Document excerpt
◇ ◇ ◇ ◇

Thursday, December 26, 2013

Struggling with Scripture: 1 John 2:15-17

A reflection on Scripture through a letter and a prayer.  

Dear Lord Jesus,

I do not want to love the world or the things in the world, for I know your love is not in those who love the world.  Yet, I can't help but love your people and this beautiful creation that you have made as a reflection of your imagination and glorious splendor.  I enjoy your food, the pleasures you have given us, and the pleasures that we have made with the tools of intelligence and invention that you have furnished. 

Perhaps though we move to quickly to what is thought of as the "world."  That which is the "world" as seen by John is those things that the flesh desires, the desires of the eyes, and the pride in riches.  I am humbled beyond reckoning at this use of "worldly."  I have to ask myself, am I proud of the things I buy?  Am I greedy?  At first I compare myself to the society around me and I say, "Well, I'm not that bad."  Yet, my "to buy list" always seems to have something on it, always leaves me with one more thing that is a "necessity." 

I think I am proud of these things, or why would I buy them?  Not only this, but I am a glutton who eats far more than necessary - I look with my eyes and the desire of the flesh and consume until there is nothing left.  I use "my time" poorly, for most of my time is focused on things that have no value at all - things that will perish just as readily as stuff that I regularly throw away.

Lord, I find myself caught in an endless cycle.  May your grace consume me and make me new, may your love drive me to change, may your love be focused on doing your will.  Teach me as you would a child, be patient with my unhearing ears, my greedy eyes, and my unmoving feet.  Lord, craft me and mold me into your reflection, that I may look like Jesus.

◇ ◇ ◇ ◇

Material provided

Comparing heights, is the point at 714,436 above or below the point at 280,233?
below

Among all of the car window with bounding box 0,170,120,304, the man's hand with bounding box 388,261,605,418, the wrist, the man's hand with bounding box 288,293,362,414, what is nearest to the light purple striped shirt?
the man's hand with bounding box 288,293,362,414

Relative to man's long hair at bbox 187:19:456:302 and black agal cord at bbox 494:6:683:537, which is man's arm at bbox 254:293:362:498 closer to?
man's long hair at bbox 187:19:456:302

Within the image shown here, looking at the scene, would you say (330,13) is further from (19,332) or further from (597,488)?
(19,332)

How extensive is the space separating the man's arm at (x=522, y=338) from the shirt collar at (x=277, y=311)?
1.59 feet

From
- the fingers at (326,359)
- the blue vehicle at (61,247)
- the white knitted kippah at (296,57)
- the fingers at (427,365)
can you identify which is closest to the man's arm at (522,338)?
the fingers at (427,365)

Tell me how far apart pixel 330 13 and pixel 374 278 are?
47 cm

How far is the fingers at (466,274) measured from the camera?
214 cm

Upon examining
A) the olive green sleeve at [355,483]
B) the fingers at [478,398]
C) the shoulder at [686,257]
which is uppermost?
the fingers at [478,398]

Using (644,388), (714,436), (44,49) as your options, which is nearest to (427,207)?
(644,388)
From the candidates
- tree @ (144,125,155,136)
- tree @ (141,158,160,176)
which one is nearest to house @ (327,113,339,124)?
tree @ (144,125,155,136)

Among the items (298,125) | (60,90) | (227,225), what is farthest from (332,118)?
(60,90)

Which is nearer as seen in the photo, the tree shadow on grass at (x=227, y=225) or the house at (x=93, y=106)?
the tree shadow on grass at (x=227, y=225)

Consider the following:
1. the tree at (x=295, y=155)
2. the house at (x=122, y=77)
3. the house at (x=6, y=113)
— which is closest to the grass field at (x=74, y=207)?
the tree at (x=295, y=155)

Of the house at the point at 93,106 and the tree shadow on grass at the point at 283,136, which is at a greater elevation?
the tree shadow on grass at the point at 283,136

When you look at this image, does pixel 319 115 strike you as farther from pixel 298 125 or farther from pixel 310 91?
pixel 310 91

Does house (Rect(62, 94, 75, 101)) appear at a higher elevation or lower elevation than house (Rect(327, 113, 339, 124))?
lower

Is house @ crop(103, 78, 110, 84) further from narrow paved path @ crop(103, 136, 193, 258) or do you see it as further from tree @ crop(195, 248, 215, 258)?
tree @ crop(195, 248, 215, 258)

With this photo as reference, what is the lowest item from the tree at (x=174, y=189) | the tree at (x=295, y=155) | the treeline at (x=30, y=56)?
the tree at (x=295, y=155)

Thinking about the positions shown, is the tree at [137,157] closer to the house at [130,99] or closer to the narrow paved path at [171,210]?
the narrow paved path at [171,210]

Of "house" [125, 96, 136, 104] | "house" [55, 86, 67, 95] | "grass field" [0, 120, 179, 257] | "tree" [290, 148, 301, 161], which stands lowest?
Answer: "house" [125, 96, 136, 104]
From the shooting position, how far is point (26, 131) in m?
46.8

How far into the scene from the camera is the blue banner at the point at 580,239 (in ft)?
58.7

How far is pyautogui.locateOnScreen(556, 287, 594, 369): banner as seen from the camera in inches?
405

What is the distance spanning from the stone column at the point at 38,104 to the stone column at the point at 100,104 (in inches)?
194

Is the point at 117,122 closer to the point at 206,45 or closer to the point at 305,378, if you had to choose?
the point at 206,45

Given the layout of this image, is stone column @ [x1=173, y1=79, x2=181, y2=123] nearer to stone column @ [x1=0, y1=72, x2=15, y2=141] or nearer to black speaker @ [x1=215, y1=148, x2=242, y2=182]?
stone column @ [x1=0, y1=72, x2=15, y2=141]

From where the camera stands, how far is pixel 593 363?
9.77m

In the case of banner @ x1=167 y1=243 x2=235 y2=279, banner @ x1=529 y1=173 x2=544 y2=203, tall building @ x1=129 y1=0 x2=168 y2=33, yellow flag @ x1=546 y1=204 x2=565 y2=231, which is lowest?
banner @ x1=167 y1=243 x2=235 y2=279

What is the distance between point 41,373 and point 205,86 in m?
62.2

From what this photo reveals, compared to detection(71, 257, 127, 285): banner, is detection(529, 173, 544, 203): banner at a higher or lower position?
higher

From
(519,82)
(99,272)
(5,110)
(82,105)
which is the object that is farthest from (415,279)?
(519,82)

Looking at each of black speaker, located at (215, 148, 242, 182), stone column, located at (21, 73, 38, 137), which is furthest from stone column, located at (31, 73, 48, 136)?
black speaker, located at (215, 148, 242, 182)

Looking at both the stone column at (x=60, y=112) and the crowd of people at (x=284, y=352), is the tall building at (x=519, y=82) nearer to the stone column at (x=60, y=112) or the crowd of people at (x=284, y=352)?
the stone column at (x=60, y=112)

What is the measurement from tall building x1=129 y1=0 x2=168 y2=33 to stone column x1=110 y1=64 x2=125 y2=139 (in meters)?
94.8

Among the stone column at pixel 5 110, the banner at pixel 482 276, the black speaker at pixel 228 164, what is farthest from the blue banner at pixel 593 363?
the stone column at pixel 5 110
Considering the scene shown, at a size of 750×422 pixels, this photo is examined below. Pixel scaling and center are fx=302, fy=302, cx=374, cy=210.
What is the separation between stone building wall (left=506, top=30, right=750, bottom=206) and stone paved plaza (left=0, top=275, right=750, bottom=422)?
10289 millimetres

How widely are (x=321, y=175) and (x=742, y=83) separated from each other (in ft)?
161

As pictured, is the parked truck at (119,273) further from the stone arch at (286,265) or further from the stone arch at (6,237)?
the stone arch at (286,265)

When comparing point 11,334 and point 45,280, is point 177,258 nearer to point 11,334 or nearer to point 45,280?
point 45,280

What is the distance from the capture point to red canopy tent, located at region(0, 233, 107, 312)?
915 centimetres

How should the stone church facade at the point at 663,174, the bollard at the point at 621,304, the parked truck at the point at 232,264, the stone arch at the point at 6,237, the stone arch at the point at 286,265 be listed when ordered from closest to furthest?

◇ ◇ ◇ ◇

Aim of the exercise
Reproduce word for word the part of the reflection on 1 John 2:15-17, starting at "I do not want" and ending at "you have furnished.". Rely only on the text for what follows.

Task result
I do not want to love the world or the things in the world, for I know your love is not in those who love the world.  Yet, I can't help but love your people and this beautiful creation that you have made as a reflection of your imagination and glorious splendor.  I enjoy your food, the pleasures you have given us, and the pleasures that we have made with the tools of intelligence and invention that you have furnished.